When New York City police detectives arrived moments later, Strauss-Kahn had already left the hotel, leaving behind his cellphone and other personal items, Browne said. "It looked like he got out of there in a hurry," Browne said.
The NYPD discovered he was at the airport and contacted the Port Authority, who plucked Kahn from first class on the Air France flight that had not yet departed.
The maid was taken by police to an area hospital. John Sheehan, a spokesman for the hotel, said its staff was cooperating with the authorities in the investigation.
William Murray, a spokesman for the IMF in Washington, said the IMF had no immediate comment on the reports of Strauss-Kahn's arrest. Strauss-Kahn's offices in Paris couldn't be reached when the news broke overnight in France, nor could French Socialist Party officials.
Strauss-Kahn was briefly investigated in 2008 over whether he had an improper relationship with a subordinate female employee. The IMF board found his actions "regrettable" and said they "reflected a serious error of judgment." The board found that the relationship was consensual.
The 62-year-old Strauss-Kahn, rejected by the French Socialists as their presidential candidate in 2006, gained international recognition as France's finance minister in 1997-99.
Strauss-Kahn is not a formally declared candidate for the French presidency but has topped polls for months as potential presidential contender. The arrest comes as a grave blow to what were widely believed to be his ambitions to run against French President Nicolas Sarkozy in the 2012 election.
Strauss-Kahn was meant to be meeting in Berlin on Sunday with German Chancellor Angela Merkel about aid to debt-laden Greece, and then join EU finance ministers in Brussels on Monday and Tuesday. The IMF is responsible for one-third of Greece's existing loan package, and his expected presence at these meetings underlined the gravity of the Greek crisis.

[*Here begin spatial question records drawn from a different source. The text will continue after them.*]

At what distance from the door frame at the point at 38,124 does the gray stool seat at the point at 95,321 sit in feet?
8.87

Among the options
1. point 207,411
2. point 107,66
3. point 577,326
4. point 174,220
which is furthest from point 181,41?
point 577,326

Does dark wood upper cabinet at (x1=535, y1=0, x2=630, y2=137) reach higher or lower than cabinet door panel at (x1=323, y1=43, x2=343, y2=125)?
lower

The incident comes amid French media reports about Strauss-Kahn's lifestyle, including luxury cars and suits, that some have dubbed a smear campaign.

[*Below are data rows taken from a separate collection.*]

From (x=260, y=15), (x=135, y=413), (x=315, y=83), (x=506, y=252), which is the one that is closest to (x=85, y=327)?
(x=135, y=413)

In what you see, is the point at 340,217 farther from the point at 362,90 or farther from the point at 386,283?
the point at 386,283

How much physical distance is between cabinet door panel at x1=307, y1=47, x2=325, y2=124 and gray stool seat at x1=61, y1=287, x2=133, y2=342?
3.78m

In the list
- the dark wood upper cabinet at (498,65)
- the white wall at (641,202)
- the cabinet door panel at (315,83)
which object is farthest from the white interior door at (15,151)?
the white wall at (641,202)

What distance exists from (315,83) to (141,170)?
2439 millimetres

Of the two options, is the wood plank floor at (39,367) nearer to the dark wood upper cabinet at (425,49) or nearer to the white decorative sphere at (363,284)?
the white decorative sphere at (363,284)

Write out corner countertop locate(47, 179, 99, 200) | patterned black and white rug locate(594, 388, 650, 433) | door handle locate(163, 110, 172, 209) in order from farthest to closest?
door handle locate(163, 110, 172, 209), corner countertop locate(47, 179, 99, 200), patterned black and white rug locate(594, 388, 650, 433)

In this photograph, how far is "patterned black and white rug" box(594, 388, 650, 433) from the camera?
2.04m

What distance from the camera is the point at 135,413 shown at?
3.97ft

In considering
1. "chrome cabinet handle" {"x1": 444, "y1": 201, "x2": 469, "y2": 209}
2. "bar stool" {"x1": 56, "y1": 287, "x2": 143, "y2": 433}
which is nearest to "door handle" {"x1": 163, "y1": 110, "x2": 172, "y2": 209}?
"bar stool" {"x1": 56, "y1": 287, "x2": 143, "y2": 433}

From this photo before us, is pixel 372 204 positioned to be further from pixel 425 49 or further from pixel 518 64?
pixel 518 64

He is credited with preparing France for the adoption of the euro by taming its deficit and persuading then-Prime Minister Lionel Jospin to sign up to an EU pact of fiscal prudence.
A former economics professor, Strauss-Kahn joined the Socialist party in 1976 and was elected to parliament in 1986 from the Val-d'Oise district, north of Paris. He went on to become mayor of Sarcelles, a working-class immigrant suburb of Paris.

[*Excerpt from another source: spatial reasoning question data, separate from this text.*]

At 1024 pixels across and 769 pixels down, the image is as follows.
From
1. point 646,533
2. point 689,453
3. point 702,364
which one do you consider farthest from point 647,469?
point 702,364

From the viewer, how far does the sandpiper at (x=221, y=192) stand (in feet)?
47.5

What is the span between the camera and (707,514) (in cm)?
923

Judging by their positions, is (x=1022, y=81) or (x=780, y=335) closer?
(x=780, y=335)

His first government post was industry minister under former President Francois Mitterrand. As finance minister, he reduced France's debt repayments through a raft of privatizations including the sale of shares in France Telecom SA and Air France.
Strauss-Kahn is a married father of four. His third wife, Anne Sinclair, is a New York-born journalist who hosted a popular weekly news broadcast in France in the 1980s.